§ Set task A
In the bankruptcy background, on what date did the Debtor's spouse die?

§ Source document
Factual and Procedural Background

The Debtor and her spouse filed a voluntary petition for relief under Chapter 7 of the Bankruptcy Code on October 7, 2002. Under "interests in insurance policies" on their Schedule B, the debtors indicated "none" and no insurance policy was listed on their Schedule C. There is no dispute that the insurance policies on the Debtor's spouse's life had no cash surrender value. The debtors' statement of financial affairs also failed to disclose any debt payments or gifts within the year preceding the bankruptcy filing while the Trustee discovered that the Debtor had transferred $2,800 to her mother during the 90 days preceding the commencement of the bankruptcy case for the purpose of making charitable contributions for the Debtor and her spouse. (1) While the Debtor's contributions to her church were not disclosed in the SFA, they were disclosed on her Schedule J. (2)

The Debtor's spouse died on March 27, 2003. On January 13, 2004 the Trustee took the Rule 2004 examination of the Debtor. (3) At that time, the Trustee learned that the Debtor had received a little over $125,000 in life insurance proceeds and had expended all but $6,396.79 of the proceeds. Uses of the funds included buying cars for the Debtor, her daughter, and her mother; paying off a car used as a trade-in; paying apartment rentals and other living expenses; paying attorney's fees for the Debtor and her daughter; making gifts to the Debtor's children, siblings, and church; purchasing bedroom furniture; and paying taxes, cemetery, and funeral expenses. On January 24, 2004, the Debtor turned over the unexpended balance of the insurance proceeds to the Trustee. There is no evidence that the Debtor was subjectively aware of any obligation to report the receipt of the insurance proceeds or turn them over to the Trustee. The Trustee relies on a letter of April 4, 2003 to the Debtor from one of her attorneys as putting the Debtor on notice that the funds may need to be turned over to the Trustee. To the contrary, the letter explained various Kentucky exemption statutes, i.e., it only offered reasons that the proceeds need not be turned over.

§ Set task B
Please return the stretch of the records from the line that contains "From this viewpoint, which" through the end of the records, copied verbatim.

§ The input
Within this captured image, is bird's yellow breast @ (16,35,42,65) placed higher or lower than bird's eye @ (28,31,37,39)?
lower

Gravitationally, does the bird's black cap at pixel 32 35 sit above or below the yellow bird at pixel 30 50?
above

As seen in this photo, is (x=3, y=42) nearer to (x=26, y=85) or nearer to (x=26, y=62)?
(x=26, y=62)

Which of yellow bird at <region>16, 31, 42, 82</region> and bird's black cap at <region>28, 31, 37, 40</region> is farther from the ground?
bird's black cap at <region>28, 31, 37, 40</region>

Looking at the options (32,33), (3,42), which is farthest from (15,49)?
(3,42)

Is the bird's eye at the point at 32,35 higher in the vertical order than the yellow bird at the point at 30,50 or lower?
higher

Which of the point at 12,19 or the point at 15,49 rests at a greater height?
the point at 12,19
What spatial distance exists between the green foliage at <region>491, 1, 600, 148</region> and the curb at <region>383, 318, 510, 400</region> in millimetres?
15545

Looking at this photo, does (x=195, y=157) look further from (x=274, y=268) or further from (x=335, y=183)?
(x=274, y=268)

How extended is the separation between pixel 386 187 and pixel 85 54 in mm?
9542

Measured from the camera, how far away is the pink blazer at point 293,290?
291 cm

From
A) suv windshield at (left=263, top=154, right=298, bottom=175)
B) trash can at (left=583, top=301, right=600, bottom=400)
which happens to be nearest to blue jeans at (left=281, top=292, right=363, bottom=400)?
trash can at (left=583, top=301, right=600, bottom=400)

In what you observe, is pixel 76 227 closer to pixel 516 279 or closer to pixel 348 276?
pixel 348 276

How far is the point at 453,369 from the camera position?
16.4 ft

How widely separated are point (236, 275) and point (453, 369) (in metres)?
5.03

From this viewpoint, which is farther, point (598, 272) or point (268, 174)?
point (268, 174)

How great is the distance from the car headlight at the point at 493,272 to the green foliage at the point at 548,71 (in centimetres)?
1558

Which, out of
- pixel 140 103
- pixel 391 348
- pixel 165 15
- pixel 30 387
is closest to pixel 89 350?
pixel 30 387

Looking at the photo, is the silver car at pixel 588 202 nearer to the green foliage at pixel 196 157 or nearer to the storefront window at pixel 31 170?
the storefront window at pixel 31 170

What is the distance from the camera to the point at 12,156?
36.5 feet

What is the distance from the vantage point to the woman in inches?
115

§ Exercise solution A
March 27, 2003

§ Exercise solution B
From this viewpoint, which is farther, point (598, 272) or point (268, 174)?
point (268, 174)

How great is the distance from the car headlight at the point at 493,272 to the green foliage at the point at 548,71 (in centimetres)?
1558

Which, out of
- pixel 140 103
- pixel 391 348
- pixel 165 15
- pixel 30 387
is closest to pixel 89 350?
pixel 30 387

Looking at the photo, is the silver car at pixel 588 202 nearer to the green foliage at pixel 196 157 or nearer to the storefront window at pixel 31 170?
the storefront window at pixel 31 170

What is the distance from the camera to the point at 12,156?
36.5 feet

What is the distance from the vantage point to the woman in inches?
115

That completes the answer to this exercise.